▸ **Activity**:
Show each line of the entries below in which the word "over" appears.

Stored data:
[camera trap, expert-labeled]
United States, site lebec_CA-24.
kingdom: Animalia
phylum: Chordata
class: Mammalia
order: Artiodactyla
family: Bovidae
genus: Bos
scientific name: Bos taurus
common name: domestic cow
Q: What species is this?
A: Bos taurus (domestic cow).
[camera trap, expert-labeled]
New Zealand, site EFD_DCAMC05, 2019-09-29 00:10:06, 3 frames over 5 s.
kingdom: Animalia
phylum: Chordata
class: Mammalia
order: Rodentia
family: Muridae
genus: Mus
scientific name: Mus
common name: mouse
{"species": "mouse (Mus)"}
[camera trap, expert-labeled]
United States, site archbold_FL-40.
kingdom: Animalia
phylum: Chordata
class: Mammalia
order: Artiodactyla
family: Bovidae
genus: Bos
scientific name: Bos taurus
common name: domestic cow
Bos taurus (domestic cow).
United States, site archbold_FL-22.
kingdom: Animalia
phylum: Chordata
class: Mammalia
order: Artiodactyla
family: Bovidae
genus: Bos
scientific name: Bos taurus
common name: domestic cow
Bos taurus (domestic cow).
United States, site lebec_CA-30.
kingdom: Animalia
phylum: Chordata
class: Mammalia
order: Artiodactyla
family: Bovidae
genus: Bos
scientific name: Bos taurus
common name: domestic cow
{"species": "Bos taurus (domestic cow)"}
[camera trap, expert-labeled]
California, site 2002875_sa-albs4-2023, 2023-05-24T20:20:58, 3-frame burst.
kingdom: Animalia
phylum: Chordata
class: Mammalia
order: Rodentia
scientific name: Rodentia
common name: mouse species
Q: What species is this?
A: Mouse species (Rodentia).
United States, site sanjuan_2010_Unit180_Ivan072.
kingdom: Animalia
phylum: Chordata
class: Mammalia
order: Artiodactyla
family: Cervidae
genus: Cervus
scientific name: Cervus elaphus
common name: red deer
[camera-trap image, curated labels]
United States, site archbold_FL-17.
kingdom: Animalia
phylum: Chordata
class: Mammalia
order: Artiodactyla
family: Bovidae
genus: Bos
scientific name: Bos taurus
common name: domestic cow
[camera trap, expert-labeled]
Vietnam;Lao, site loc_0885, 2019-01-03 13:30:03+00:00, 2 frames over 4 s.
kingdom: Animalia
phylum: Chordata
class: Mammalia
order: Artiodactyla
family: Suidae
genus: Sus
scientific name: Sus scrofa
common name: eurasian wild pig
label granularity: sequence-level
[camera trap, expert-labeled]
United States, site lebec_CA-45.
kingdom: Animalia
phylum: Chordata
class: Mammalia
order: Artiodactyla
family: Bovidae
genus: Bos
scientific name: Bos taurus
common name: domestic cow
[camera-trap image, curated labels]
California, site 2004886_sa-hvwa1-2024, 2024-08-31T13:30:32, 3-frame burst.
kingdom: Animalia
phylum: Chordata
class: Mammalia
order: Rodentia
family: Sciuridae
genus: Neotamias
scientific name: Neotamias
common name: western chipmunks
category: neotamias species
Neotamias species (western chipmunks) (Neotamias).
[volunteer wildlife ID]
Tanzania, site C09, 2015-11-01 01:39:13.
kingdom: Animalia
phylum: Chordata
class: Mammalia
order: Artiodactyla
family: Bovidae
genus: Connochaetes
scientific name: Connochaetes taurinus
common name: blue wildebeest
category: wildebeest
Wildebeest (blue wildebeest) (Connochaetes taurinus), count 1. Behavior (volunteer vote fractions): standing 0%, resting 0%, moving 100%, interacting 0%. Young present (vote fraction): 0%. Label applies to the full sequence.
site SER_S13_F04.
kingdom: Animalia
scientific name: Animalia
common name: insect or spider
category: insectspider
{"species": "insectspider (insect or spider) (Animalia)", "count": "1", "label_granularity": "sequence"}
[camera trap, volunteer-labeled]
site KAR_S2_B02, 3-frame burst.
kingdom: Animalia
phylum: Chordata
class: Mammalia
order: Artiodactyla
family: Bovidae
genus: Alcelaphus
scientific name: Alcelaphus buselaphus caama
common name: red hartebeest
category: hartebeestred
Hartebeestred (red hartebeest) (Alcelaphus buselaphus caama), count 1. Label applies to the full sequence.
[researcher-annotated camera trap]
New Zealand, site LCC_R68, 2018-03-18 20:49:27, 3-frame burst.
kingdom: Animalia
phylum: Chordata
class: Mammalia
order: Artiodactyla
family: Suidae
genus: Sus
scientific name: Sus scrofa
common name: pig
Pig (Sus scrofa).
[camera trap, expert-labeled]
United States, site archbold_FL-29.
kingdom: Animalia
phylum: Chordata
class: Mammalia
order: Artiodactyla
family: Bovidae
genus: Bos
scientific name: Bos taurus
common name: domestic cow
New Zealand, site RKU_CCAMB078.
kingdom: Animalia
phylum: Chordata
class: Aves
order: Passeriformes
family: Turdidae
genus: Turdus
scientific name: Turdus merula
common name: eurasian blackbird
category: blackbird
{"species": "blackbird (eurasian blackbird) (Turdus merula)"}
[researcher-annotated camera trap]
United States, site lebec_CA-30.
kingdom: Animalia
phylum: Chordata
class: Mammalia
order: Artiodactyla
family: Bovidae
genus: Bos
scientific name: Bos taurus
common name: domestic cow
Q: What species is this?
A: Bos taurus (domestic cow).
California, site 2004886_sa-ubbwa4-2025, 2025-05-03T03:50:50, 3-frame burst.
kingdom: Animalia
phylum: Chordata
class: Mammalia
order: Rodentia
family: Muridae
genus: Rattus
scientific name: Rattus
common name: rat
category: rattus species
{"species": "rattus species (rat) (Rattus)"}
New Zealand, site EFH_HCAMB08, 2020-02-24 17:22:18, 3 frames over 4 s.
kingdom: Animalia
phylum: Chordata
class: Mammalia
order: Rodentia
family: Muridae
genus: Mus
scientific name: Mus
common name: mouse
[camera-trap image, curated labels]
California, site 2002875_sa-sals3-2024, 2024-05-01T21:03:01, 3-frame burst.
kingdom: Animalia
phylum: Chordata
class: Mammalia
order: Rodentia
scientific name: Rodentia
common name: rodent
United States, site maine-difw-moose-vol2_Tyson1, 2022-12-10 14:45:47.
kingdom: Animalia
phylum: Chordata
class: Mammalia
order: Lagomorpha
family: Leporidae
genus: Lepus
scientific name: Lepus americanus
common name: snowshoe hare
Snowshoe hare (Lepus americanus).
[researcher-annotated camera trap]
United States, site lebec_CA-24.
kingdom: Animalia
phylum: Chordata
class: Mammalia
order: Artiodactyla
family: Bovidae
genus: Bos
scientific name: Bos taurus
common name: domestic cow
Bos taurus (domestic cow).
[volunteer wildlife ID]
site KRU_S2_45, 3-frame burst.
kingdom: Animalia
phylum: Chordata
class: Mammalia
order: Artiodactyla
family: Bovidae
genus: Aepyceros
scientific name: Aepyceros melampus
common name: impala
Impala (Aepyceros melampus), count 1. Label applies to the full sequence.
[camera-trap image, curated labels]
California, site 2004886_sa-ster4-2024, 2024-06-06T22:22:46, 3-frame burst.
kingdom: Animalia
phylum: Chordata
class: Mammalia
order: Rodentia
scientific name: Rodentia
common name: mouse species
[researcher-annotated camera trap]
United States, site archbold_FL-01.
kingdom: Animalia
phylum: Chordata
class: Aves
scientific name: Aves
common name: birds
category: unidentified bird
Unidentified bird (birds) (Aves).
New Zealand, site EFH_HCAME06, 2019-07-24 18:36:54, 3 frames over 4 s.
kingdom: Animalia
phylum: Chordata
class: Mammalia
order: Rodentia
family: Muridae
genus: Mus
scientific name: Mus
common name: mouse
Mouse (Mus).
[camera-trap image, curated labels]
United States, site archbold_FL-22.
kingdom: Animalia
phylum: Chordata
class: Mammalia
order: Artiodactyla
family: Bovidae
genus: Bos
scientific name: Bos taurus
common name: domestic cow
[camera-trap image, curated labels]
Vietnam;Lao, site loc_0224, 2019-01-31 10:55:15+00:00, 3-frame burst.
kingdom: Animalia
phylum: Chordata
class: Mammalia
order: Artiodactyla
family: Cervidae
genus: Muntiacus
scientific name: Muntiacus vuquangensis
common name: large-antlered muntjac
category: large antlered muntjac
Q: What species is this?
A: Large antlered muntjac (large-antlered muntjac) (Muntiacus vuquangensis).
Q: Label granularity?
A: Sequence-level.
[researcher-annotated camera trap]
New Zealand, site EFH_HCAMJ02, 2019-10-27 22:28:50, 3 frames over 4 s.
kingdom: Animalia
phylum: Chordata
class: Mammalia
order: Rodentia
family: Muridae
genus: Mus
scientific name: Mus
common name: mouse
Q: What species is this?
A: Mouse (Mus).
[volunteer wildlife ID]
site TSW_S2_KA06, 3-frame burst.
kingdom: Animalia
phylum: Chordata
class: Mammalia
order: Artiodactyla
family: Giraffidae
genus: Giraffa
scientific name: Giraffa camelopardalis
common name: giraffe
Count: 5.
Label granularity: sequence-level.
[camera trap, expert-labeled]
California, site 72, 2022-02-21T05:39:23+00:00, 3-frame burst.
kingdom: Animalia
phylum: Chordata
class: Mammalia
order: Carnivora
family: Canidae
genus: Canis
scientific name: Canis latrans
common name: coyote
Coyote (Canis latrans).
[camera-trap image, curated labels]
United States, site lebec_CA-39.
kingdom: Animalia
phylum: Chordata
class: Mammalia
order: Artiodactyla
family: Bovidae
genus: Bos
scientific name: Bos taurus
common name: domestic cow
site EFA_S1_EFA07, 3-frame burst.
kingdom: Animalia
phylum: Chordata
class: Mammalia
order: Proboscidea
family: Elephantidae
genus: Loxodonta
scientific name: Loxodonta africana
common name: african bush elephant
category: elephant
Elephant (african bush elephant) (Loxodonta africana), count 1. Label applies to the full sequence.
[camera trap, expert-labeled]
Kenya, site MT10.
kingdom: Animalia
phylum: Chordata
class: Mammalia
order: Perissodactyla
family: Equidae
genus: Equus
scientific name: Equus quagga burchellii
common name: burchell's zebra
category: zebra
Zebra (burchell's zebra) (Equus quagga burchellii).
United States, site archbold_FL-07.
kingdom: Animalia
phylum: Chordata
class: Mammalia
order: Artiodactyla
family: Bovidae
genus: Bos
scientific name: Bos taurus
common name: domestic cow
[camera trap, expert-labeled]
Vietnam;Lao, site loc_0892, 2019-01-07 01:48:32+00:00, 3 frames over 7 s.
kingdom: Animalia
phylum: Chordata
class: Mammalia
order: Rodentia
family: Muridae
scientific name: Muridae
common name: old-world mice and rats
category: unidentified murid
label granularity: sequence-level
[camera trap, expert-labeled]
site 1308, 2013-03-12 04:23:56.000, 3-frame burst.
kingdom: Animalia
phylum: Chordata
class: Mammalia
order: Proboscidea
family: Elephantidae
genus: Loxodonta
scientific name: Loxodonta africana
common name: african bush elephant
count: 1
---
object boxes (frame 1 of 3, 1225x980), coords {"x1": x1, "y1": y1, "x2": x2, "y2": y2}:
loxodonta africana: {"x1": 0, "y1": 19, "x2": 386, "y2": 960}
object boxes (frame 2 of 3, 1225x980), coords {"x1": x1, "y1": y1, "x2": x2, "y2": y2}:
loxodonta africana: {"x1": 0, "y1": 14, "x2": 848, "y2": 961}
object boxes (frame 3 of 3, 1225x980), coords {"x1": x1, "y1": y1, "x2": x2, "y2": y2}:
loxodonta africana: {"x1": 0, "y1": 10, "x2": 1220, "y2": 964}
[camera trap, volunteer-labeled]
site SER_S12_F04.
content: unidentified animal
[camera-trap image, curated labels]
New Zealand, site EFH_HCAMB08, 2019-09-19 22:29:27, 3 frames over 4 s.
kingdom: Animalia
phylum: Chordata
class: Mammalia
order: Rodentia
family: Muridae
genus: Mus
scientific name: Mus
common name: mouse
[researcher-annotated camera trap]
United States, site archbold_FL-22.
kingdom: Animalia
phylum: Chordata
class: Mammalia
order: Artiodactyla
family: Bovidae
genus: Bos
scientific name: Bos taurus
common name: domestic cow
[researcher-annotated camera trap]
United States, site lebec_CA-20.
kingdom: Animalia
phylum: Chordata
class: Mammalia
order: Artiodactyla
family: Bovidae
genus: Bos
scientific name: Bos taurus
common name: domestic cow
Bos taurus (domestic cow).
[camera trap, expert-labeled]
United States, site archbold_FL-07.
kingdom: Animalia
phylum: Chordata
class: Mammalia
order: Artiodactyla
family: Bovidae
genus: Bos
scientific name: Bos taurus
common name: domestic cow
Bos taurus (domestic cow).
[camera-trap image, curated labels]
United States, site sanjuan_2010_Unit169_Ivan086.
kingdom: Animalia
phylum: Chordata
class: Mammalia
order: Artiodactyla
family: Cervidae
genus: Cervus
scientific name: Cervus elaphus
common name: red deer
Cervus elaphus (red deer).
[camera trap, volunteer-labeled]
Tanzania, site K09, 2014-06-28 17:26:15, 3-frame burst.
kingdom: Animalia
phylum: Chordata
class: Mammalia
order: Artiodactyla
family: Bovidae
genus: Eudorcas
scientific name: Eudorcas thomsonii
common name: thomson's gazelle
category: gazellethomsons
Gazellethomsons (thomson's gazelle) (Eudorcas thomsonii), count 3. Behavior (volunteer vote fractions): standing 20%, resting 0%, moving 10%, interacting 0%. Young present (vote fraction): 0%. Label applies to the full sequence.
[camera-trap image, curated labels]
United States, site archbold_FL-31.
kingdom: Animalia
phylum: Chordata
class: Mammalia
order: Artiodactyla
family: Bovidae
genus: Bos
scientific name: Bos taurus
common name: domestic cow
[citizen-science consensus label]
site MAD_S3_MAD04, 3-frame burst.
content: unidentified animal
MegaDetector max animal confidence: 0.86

▸ **Finished exercise**:
New Zealand, site EFD_DCAMC05, 2019-09-29 00:10:06, 3 frames over 5 s.
Vietnam;Lao, site loc_0885, 2019-01-03 13:30:03+00:00, 2 frames over 4 s.
New Zealand, site EFH_HCAMB08, 2020-02-24 17:22:18, 3 frames over 4 s.
New Zealand, site EFH_HCAME06, 2019-07-24 18:36:54, 3 frames over 4 s.
New Zealand, site EFH_HCAMJ02, 2019-10-27 22:28:50, 3 frames over 4 s.
Vietnam;Lao, site loc_0892, 2019-01-07 01:48:32+00:00, 3 frames over 7 s.
New Zealand, site EFH_HCAMB08, 2019-09-19 22:29:27, 3 frames over 4 s.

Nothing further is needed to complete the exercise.